→ **DOCUMENT EXTRACT**:
Meaning of Section 188 of the Indian Penal Code related to disobedience to order which is promulgated by the public servant.
- That if any person knows that by an order promulgated by a public servant who is legally empowered to promulgate such order. And he is ordered to abstain from a certain act or to take certain order concerning certain property in his possession. Or under his management, he disobeys such direction shall, if such disobedience causes or tends to cause obstruction, annoyance or injury or risk of obstruction, annoyance or injury, to any person lawfully employed. Punishment shall simple imprisonment for one month. Or with fine which may also extend to two hundred rupees or with both,
- Further, if such disobedience shall causes or tends to cause danger to human life, health or safety or causes or tends to cause a riot or affray. Punishment shall imprisonment of either description for a term which may extend to six months. Or with a fine of one thousand rupees or with both. Section 188 of the Indian Penal Code is cognizable, bailable and non-compoundable offence.
It is not compulsory that the intention of the offender to produce harm or contemplate his disobedience as likely to produce harm. Therefore, it is sufficient that the offender knows of the order which he disobeys. And that his disobedience produces or which is likely to produce harm.
- It is required a promulgated by a public servant
- The public servant must have lawfully empowered to promulgate such order
- A person must disobey the order
- Such disobedience must cause or tend to cause obstruction and injury.
Meaning of Promulgation (Meaning Section 188 of Indian penal Code)

→ **RECORDED DATA**:
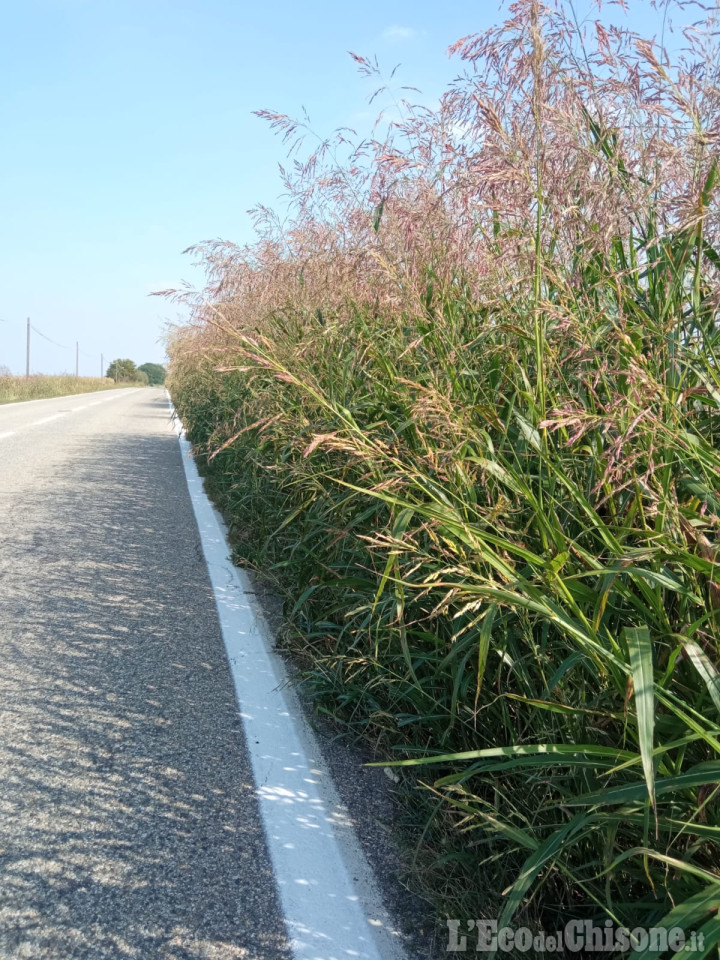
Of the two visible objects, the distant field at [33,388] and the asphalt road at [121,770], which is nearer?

→ **REQUIRED ACTIONS**:
- 1) The passage on Section 188 of the Indian Penal Code classifies the offense in several ways. List every category it names for the offense.
- 2) Write out part of the passage on Section 188 of the Indian Penal Code word for word. Begin at the words that have "- It is required" and stop after "obstruction and injury.".

→ **EXERCISE ANSWERS**:
- 1)
- Cognizable
- Bailable
- Non-compoundable

- 2)
- It is required a promulgated by a public servant
- The public servant must have lawfully empowered to promulgate such order
- A person must disobey the order
- Such disobedience must cause or tend to cause obstruction and injury.